We will now be creating a physical model for a graph database from this. When we create the physical data model for graph, we will need to create an edge tables to represent each of the relationships shown above. I like to document my data models thoroughly, so I want to be able to easily distinguish between Nodes and Edges even in the physical model. Therefore, I have created an attachment (metadata extension) in my data dictionary. I am going to bind this attachment to my entities/tables so I can easily designate which are nodes and which are edges.
Pro tip: I am doing this now because I know that all the existing entities above are nodes. Therefore, I am creating an attachment with 2 values of Edge and Node, with Edge as the default value. When I bind it, I select node for each entity above. When I generate my Edge tables in the next step, I can then bind them to pick up the default value “Edge.”
I have turned on the attachment display property, so I now see the value on each of my entities in the diagram.
Because my relationships are non-specific, I can take advantage of a physical model generation feature in ER/Studio. To generate a physical model, the non-specific relationships must be resolved. Thus, I can have the physical generation create associative entities for each non-specific relationship. That’s exactly what I want. I’ll let the tool do the heavy lifting and then I’ll make some additional modifications to get the model to be exactly what I need.
Now I generate the physical Model and then make a few modifications:
Physical generation has created an associative table for each nonspecific relationship I had in the logical model. Thus 10 Edge tables have been added between the 6 original Nodes.
The resulting model now looks significantly different. We can easily see the nodes and the edges that connect them. Within the edges, the pointers look like foreign keys, so it’s easy to distinguish the pointers from the edge properties.
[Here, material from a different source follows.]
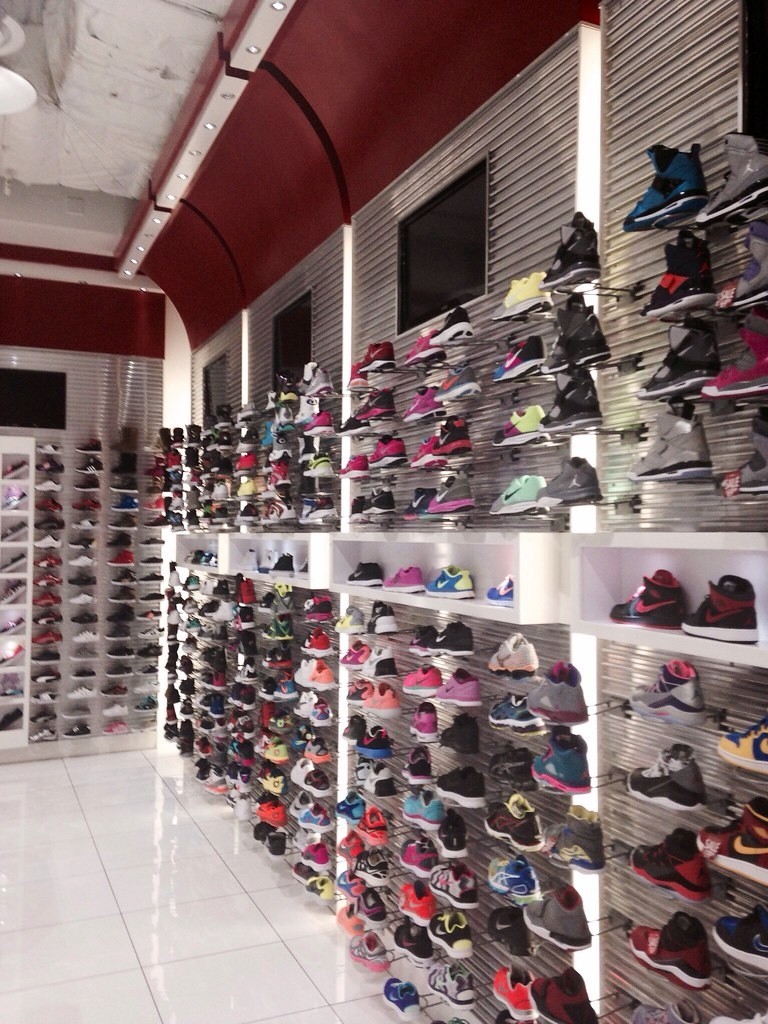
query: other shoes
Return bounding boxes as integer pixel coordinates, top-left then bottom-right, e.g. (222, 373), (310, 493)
(161, 550), (257, 823)
(202, 362), (339, 528)
(141, 424), (202, 533)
This example illustrates how it is possible to create a physical model representation for a graph data store. It also illustrates the importance of first modeling the business requirements and business rules using conceptual and logical modeling. It is our chosen deployment platform that has driven the implementation constructs specifically. In the relational database, we preserved a 1:1 correlation between the logical entities and physical tables, while each logical relationship becomes implemented as a constraint. By contrast, the graph implementation replaces each logical relationship with an edge table, while the original entities are represented as node tables. All tables in the graph data store have synthetic keys.
Incidentally, just because we have modeled this as a graph, that doesn’t mean we must deploy it to a graph database. We could actually implement this in a relational database if desired, to familiarize ourselves with how the constructs look when implemented.
Remember – model the business requirements and rules first. Everything else will flow nicely from there, including the choice of multiple physical implementations.